It may seem silly, but if you have a teenager, you need to talk to him about the dangers of abusing over-the-counter cough and cold medicines. Although a number of brands and generic products can be abused this way, a common slang term for any such cold medicine is triple C. Stats about teen substance abuse tell us that young people really do abuse these medicines to get high, and the risks are serious. Learn more about this phenomenon and then talk to your teen to keep him protected.
What Is Triple C?
The slang term triple C comes from one brand of cold medicine called Coricidin Cough and Cold. Any cold medicine can be abused, though, as long as it contains the active ingredient called dextromethorphan, or DXM, a cough suppressant. Other slang terms for cold medicine abuse include just Cs, robo or robo-trippin, vitamin D, DXM, candy, skittles and orange crush. Why would kids abuse a cough suppressant? Because of DXM, the effects of triple Cs, especially in doses higher than what is recommended, can make you feel spacey, detached and slightly euphoric. It’s an easy high that young people chase because it’s fairly simple to get their hands on a product sold over the counter.
What Are The Dangers Of Triple C?
DXM and the cold medicines it comes in are generally safe to use as directed. However, there are some potential side effects. When a teen takes twice, three times or even four times the recommended dose, these side effects become more likely, more severe and more dangerous. Most teens assume that abusing a drug that you can legally buy in a store is low risk. This only adds to the danger and leads teens to take a much higher dose of the DXM than is safe.
Side effects of triple C that teens abusing cold and cough medicines may experience include:
- Abdominal pain
- Tingling or numbness in the arms and legs
- Irregular heartbeat
- High blood pressure
The intensity of side effects increases with the dosage of the medication.
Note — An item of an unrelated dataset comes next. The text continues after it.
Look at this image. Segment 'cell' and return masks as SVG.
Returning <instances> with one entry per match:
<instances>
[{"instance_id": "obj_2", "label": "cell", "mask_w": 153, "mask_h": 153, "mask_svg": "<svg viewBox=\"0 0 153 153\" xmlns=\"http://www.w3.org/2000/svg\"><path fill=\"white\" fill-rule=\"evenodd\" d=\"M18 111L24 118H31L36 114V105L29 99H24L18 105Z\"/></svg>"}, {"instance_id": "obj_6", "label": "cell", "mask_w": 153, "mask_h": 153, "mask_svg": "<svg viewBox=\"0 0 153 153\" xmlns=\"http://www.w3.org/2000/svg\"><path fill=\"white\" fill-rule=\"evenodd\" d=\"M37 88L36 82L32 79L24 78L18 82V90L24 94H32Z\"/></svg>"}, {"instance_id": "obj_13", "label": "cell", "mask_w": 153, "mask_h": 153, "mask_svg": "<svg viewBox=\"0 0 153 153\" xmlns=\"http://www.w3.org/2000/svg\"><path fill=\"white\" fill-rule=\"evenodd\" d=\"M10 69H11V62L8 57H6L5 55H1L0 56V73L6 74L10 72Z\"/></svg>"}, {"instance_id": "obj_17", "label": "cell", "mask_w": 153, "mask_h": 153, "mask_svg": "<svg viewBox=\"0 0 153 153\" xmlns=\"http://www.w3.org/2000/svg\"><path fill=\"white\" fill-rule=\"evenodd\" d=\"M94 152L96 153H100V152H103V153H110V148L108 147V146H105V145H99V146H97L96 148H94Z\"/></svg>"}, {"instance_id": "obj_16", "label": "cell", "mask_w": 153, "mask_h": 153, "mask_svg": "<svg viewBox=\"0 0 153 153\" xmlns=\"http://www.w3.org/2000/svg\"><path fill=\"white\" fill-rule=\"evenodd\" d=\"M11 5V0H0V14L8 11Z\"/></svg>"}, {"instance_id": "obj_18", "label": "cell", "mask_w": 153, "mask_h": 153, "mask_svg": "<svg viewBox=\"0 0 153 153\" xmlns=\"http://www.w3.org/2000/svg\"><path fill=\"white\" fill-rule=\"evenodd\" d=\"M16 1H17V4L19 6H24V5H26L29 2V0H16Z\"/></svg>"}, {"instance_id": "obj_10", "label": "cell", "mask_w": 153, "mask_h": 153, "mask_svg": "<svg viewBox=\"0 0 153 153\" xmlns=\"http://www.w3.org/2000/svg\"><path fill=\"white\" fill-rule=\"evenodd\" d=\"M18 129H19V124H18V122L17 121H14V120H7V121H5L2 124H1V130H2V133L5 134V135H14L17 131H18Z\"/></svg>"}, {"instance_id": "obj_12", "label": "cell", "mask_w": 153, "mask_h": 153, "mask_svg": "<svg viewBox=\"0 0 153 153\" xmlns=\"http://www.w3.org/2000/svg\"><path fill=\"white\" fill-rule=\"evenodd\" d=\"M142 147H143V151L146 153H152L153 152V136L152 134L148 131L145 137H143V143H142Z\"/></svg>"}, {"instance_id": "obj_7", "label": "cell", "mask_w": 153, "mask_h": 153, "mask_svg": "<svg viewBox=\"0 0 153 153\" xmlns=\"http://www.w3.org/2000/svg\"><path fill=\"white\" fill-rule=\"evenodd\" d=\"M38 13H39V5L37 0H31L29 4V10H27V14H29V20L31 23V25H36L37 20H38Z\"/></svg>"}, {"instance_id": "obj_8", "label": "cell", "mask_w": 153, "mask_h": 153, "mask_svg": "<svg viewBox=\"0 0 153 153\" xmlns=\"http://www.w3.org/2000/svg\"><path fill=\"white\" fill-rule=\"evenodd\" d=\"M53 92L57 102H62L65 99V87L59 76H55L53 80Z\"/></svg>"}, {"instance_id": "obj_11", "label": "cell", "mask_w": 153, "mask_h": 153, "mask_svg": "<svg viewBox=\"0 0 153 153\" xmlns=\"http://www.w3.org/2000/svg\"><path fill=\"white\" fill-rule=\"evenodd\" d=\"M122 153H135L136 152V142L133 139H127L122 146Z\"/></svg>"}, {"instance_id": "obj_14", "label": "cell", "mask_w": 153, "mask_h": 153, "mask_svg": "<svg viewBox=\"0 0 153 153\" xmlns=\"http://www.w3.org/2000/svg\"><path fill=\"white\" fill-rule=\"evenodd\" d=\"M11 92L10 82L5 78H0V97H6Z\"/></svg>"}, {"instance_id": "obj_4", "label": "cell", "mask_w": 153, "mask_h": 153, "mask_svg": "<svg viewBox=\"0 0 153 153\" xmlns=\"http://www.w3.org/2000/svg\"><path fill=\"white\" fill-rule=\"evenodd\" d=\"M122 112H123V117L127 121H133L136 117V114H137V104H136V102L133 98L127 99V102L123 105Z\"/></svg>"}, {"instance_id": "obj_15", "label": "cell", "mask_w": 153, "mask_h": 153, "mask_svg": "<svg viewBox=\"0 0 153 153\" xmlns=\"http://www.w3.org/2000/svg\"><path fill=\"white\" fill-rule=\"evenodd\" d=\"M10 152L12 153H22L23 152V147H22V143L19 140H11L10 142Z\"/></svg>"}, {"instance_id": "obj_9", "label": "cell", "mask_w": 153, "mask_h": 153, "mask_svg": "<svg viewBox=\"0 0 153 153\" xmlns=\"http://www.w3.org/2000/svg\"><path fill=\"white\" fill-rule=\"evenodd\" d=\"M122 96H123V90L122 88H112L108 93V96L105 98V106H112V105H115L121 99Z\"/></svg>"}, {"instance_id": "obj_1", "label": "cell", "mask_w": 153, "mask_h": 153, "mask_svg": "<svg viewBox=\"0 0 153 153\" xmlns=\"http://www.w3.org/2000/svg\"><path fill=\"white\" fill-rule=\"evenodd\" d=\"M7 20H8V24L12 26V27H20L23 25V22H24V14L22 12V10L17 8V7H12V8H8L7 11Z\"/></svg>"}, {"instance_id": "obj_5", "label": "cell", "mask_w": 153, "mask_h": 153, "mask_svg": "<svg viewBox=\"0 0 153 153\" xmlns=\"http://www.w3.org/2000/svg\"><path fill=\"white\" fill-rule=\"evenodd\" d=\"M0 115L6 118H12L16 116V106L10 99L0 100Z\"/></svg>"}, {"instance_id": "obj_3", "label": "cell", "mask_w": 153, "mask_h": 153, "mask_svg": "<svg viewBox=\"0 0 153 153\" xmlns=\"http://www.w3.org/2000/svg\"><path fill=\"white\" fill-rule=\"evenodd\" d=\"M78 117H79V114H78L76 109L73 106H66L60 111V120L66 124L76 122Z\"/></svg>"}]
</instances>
In rare but serious cases, a teen may even experience seizures as a result of abusing triple C. Extremely high doses can cause brain damage and may even result in a fatality.
Protect Your Teen From Triple C
The best thing you can do to protect your teen from the often-overlooked danger of cough medicine is to talk to him. Now that you know how risky it is to take DXM in high doses, pass that information on to your teen. Tell him that you think it is unacceptable to abuse a drug of any kind, whether it comes from over the counter or not. It may seem unlikely, but you as a parent are the number one influence on your teen’s choices. Talk to him, be involved in his life and his friends, and you can help him to make the best choices.